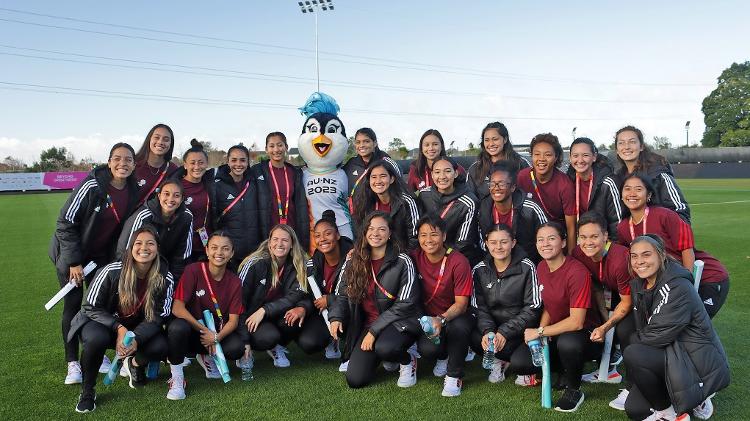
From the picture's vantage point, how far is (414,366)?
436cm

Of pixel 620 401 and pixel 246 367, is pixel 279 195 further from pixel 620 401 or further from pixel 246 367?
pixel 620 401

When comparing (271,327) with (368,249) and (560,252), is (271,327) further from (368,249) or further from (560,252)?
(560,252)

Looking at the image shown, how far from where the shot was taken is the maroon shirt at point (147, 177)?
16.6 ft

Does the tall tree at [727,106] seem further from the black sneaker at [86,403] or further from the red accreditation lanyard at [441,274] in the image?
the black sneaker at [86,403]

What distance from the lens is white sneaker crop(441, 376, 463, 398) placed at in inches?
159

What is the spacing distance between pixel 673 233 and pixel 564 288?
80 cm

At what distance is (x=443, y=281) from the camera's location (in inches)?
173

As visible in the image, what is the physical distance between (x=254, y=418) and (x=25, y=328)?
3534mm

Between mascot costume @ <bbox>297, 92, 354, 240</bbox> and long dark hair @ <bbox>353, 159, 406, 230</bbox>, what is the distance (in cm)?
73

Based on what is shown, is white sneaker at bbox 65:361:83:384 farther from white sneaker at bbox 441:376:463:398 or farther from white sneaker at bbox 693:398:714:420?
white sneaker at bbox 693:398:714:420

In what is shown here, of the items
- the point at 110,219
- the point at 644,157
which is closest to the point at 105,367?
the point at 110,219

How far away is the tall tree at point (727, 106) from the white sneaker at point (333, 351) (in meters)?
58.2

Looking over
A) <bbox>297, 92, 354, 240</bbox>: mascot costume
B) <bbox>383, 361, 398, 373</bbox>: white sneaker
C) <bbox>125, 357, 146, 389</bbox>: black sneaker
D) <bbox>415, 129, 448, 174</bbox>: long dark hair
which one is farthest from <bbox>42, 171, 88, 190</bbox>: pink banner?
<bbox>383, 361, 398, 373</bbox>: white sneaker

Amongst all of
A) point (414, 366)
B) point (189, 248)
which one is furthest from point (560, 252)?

* * *

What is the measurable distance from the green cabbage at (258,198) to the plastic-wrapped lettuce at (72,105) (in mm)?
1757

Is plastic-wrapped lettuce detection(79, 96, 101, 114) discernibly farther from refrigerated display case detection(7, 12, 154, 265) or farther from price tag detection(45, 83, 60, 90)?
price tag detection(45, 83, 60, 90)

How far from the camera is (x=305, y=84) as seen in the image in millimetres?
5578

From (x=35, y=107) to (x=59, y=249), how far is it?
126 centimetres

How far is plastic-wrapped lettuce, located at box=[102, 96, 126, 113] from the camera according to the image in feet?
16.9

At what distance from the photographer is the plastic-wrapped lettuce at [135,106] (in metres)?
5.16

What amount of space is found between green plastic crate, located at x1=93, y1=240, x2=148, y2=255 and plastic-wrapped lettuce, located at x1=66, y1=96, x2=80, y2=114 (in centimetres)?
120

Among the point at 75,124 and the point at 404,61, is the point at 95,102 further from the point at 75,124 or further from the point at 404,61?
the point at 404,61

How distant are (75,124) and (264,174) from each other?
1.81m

— Work to complete —
Extract the lines from the one containing "In what is shown here, of the items" through the one containing "which one is furthest from point (560, 252)?", inclusive, and reproduce them verbatim.

— Solution for this task —
In what is shown here, of the items
- the point at 110,219
- the point at 644,157
which is closest to the point at 105,367?
the point at 110,219

How far away is the tall tree at point (727, 106) from the white sneaker at point (333, 351) (in meters)?
58.2

Looking over
A) <bbox>297, 92, 354, 240</bbox>: mascot costume
B) <bbox>383, 361, 398, 373</bbox>: white sneaker
C) <bbox>125, 357, 146, 389</bbox>: black sneaker
D) <bbox>415, 129, 448, 174</bbox>: long dark hair
which one is farthest from <bbox>42, 171, 88, 190</bbox>: pink banner?
<bbox>383, 361, 398, 373</bbox>: white sneaker

Amongst all of
A) point (414, 366)
B) point (189, 248)
which one is furthest from point (560, 252)?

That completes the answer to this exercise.